BEGIN Information given
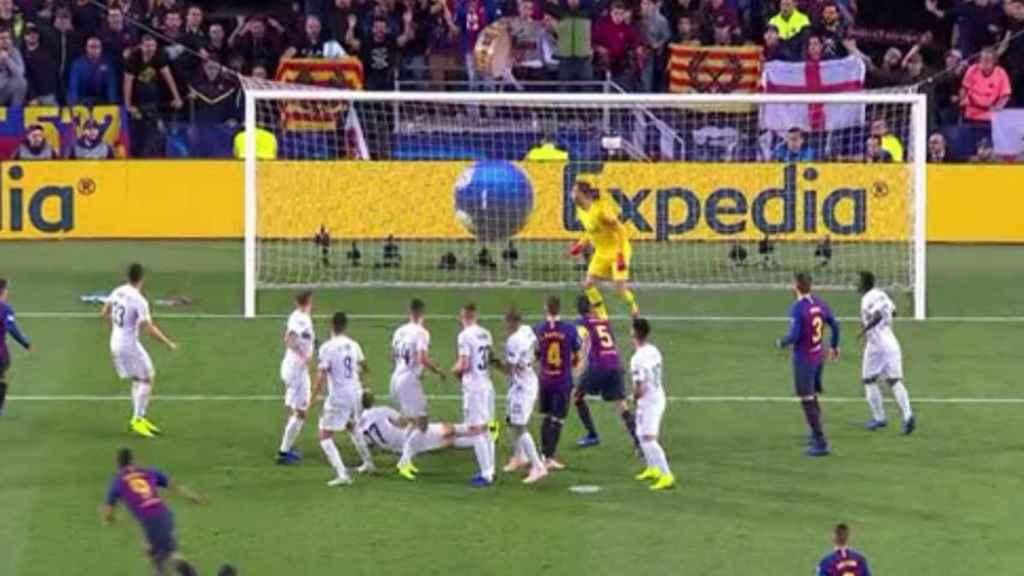 Luis Suárez, 'a lo Messi' y Brozovic evita el gol. Foto: Twitter (@chirichampions)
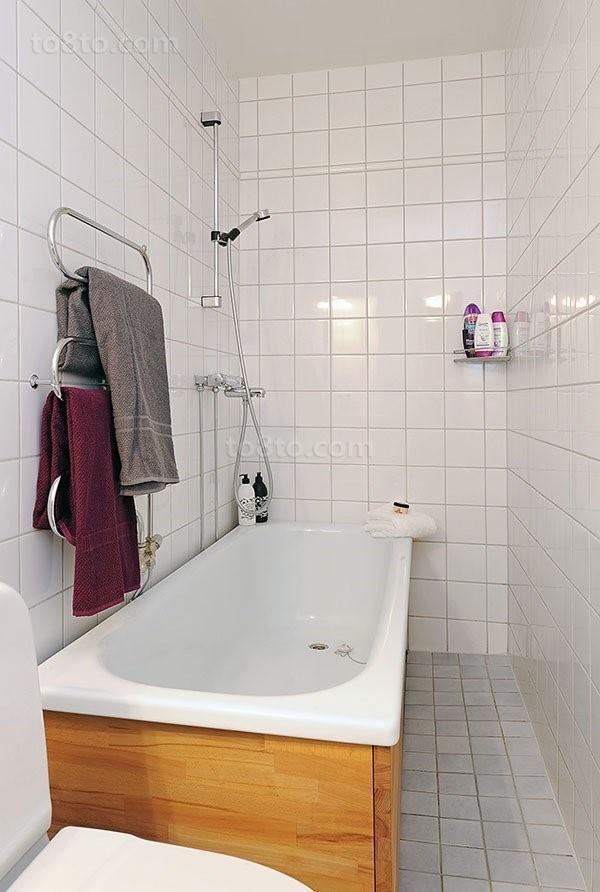 干净明亮的小户型卫生间瓷砖装修效果图大全2014图片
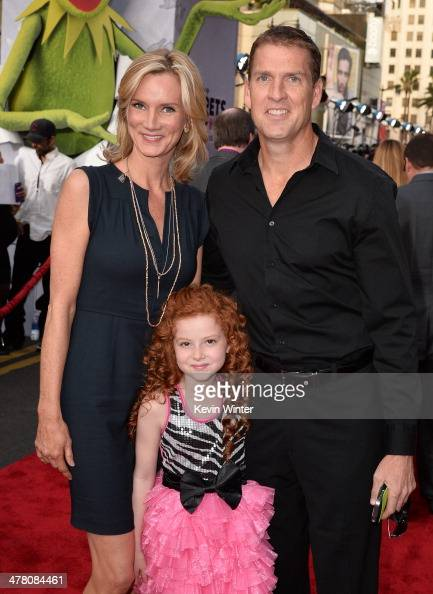 Actors Beth Littleford Francesca Capaldi and Regan Burns arrive for the premiere of Disney's 'Muppets Most Wanted' at the El Capitan Theatre on March...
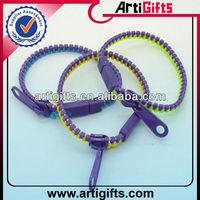 Wholesale fashion cheap plastic wrist band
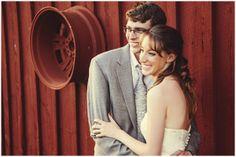 Red barn wedding | Image Getz Creative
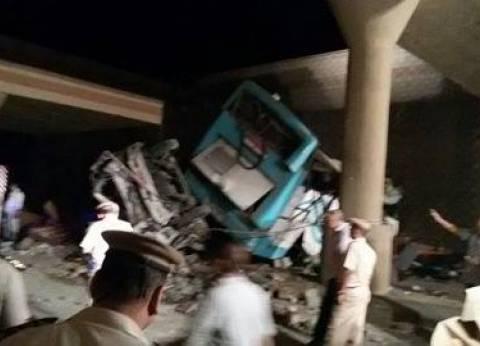 فريق من النيابة العامة يعاين حادث أتوبيس بني سويف
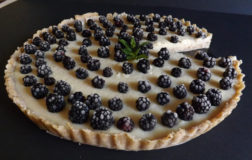 Crostata alle more raw e gluten-free: estate in tavola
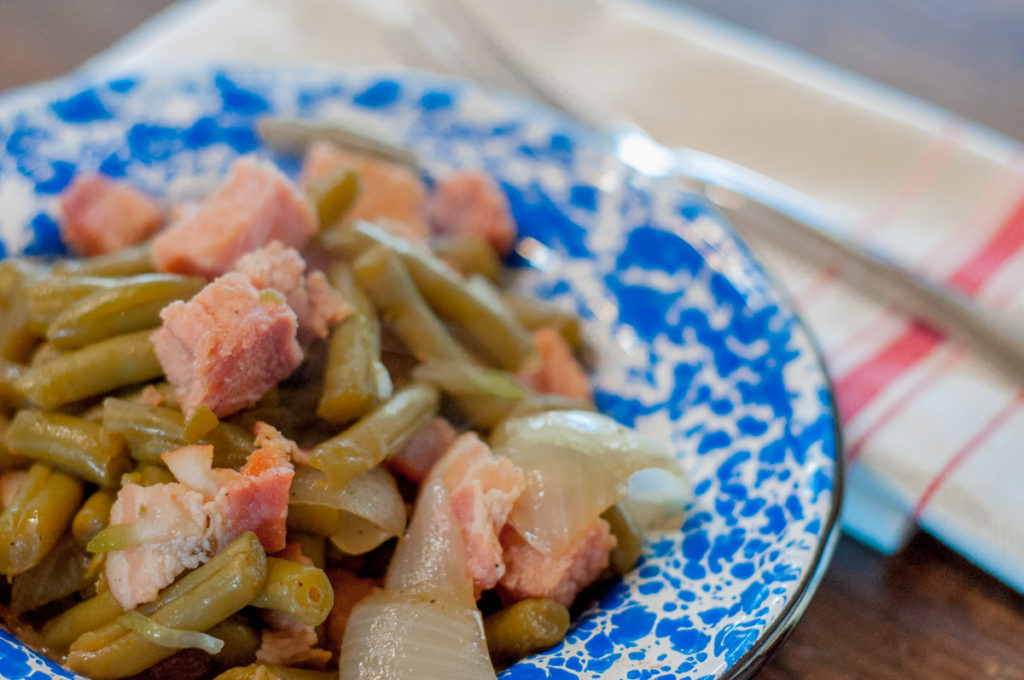 Quick Ham and Green Beans Lunch from Farmwife Feeds is a super simple good for you one pot meal that's heat and eat! #ham #greenbeans #onepot #glutenfree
END Information given
Task to complete:
Repeat exactly the lines from the start of the entries down to the line with "Red barn wedding | Image Getz Creative", keeping both ends but none of the pictures.

Problem solution:
 Luis Suárez, 'a lo Messi' y Brozovic evita el gol. Foto: Twitter (@chirichampions)
 干净明亮的小户型卫生间瓷砖装修效果图大全2014图片
 Actors Beth Littleford Francesca Capaldi and Regan Burns arrive for the premiere of Disney's 'Muppets Most Wanted' at the El Capitan Theatre on March...
 Wholesale fashion cheap plastic wrist band
 Red barn wedding | Image Getz Creative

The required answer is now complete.